Records shown:
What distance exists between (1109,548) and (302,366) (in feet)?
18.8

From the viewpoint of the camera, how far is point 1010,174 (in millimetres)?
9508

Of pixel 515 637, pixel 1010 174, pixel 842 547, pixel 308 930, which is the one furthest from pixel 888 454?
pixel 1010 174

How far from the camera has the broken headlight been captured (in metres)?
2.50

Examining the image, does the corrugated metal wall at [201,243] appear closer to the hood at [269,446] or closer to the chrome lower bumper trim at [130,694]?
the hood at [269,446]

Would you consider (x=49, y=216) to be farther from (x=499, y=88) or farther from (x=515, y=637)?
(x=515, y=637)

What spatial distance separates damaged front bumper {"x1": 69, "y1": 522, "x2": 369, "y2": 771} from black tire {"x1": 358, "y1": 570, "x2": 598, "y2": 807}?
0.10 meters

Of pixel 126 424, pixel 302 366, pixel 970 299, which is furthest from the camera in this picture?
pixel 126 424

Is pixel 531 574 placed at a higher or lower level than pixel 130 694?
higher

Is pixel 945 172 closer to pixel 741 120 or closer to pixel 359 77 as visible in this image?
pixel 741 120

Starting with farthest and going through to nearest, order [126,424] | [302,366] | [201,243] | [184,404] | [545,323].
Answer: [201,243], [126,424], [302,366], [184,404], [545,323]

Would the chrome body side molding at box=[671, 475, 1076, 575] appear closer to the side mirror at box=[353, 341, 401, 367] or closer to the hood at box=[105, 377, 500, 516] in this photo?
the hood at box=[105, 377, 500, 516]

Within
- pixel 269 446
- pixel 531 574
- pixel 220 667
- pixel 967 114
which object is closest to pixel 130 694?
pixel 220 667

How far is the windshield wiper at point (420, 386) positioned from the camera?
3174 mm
---
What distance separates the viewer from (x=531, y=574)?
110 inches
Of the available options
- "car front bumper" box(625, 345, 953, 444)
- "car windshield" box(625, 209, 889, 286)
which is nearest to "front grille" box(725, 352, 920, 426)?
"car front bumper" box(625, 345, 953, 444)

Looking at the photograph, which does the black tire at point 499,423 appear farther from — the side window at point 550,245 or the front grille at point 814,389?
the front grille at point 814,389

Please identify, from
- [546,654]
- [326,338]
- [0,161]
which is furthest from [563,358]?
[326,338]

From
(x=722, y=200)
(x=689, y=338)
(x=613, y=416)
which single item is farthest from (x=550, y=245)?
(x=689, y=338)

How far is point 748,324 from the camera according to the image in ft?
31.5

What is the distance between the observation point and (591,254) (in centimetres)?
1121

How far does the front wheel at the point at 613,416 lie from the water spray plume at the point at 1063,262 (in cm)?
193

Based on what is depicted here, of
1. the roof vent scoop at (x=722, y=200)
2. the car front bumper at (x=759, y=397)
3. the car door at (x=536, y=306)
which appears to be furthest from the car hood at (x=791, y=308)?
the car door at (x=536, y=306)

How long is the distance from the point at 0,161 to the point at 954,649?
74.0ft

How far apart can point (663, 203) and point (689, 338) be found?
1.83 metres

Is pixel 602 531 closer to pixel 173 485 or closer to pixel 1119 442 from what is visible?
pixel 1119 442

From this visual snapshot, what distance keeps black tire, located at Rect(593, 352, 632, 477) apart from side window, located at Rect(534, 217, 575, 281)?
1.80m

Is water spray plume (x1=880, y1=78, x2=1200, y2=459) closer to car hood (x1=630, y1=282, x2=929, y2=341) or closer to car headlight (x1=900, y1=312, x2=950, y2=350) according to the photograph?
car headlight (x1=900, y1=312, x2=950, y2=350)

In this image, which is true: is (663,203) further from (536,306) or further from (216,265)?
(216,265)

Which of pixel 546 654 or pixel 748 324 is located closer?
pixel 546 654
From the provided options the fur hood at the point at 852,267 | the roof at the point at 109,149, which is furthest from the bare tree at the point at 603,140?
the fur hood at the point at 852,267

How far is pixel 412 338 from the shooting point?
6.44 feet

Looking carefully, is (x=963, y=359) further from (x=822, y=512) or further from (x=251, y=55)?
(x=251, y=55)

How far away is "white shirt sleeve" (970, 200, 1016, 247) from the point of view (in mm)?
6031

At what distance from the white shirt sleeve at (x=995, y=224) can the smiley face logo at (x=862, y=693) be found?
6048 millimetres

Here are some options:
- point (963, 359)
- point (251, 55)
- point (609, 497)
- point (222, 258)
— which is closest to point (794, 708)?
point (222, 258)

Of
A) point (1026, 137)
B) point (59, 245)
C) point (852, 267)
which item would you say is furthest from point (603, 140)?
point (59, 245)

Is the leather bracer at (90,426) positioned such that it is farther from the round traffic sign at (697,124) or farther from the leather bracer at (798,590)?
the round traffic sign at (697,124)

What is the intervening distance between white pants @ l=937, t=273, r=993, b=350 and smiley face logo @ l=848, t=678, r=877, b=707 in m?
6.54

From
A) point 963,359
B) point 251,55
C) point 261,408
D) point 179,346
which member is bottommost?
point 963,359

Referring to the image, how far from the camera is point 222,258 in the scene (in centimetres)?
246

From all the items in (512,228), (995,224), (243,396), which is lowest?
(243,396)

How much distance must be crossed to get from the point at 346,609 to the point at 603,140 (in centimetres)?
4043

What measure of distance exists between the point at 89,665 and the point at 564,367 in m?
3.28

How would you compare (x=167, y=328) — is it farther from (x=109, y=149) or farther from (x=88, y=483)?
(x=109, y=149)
...
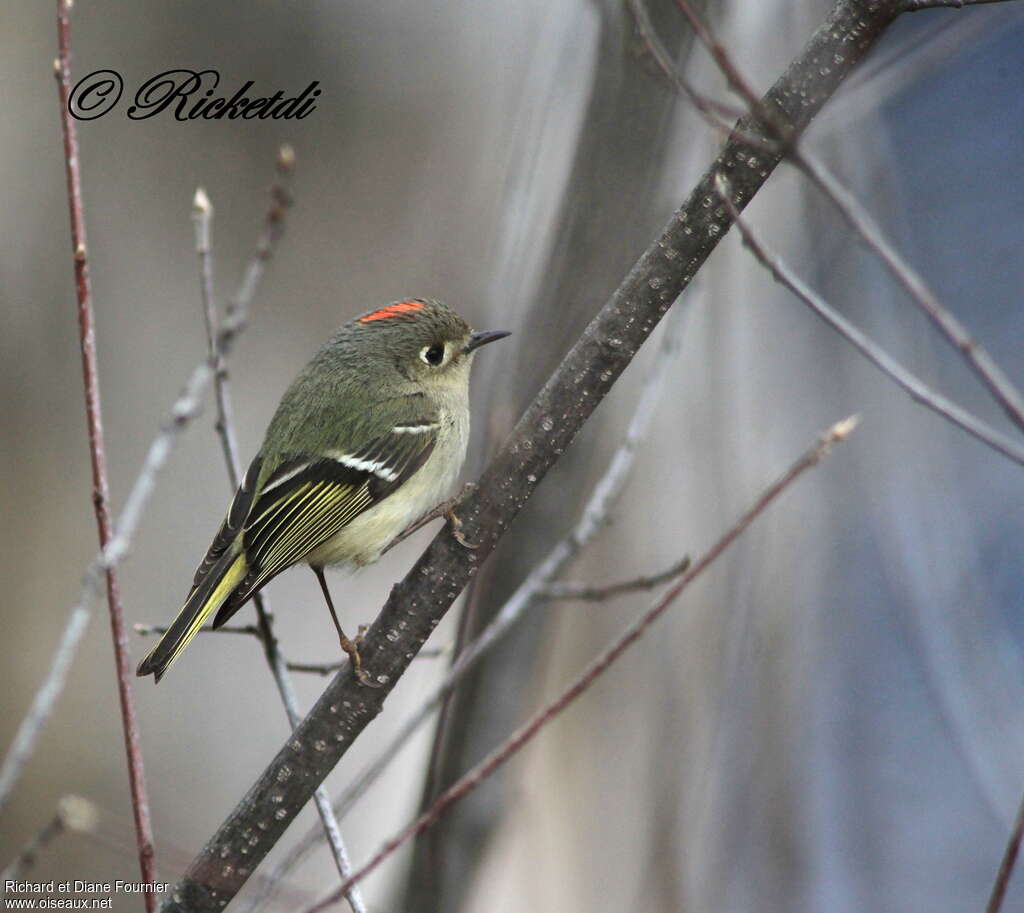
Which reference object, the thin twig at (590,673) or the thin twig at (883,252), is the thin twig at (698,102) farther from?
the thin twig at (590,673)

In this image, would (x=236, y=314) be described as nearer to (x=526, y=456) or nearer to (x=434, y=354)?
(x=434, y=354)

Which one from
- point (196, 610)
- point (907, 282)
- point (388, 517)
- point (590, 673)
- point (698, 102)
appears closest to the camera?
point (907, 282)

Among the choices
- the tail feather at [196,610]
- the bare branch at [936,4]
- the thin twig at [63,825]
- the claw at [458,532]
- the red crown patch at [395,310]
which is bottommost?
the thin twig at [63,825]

Given problem:
Copy out the lines from the one containing "Based on what is depicted here, of" through the one containing "6048 millimetres", inclusive, reproducing each without any change.

The completed task:
Based on what is depicted here, of
1. the roof vent scoop at (x=722, y=200)
2. the car front bumper at (x=759, y=397)
3. the car door at (x=536, y=306)
which appears to be furthest from the car hood at (x=791, y=308)?
the car door at (x=536, y=306)

How long is the distance from the point at 0,161 to the point at 954,649?
74.0ft

How far apart can point (663, 203) and point (689, 338) be found?
1.83 metres

Is pixel 602 531 closer to pixel 173 485 or closer to pixel 1119 442 from what is visible?
pixel 1119 442

From this visual snapshot, what distance keeps black tire, located at Rect(593, 352, 632, 477) apart from side window, located at Rect(534, 217, 575, 281)?
1.80m

Is water spray plume (x1=880, y1=78, x2=1200, y2=459) closer to car hood (x1=630, y1=282, x2=929, y2=341) or closer to car headlight (x1=900, y1=312, x2=950, y2=350) according to the photograph?
car headlight (x1=900, y1=312, x2=950, y2=350)

In this image, which is true: is (663,203) further from (536,306) or further from (216,265)?
(216,265)

Which of pixel 546 654 or pixel 748 324 is located closer?
pixel 546 654
From the provided options the fur hood at the point at 852,267 | the roof at the point at 109,149, which is furthest from the bare tree at the point at 603,140?
the fur hood at the point at 852,267

How far is pixel 412 338 from the shooting point?
6.44 feet

Looking carefully, is (x=963, y=359) further from (x=822, y=512) or further from (x=251, y=55)?
(x=251, y=55)

How far away is "white shirt sleeve" (970, 200, 1016, 247) from the point of view (in mm)?
6031

At what distance from the white shirt sleeve at (x=995, y=224) can the smiley face logo at (x=862, y=693) be found?
6048 millimetres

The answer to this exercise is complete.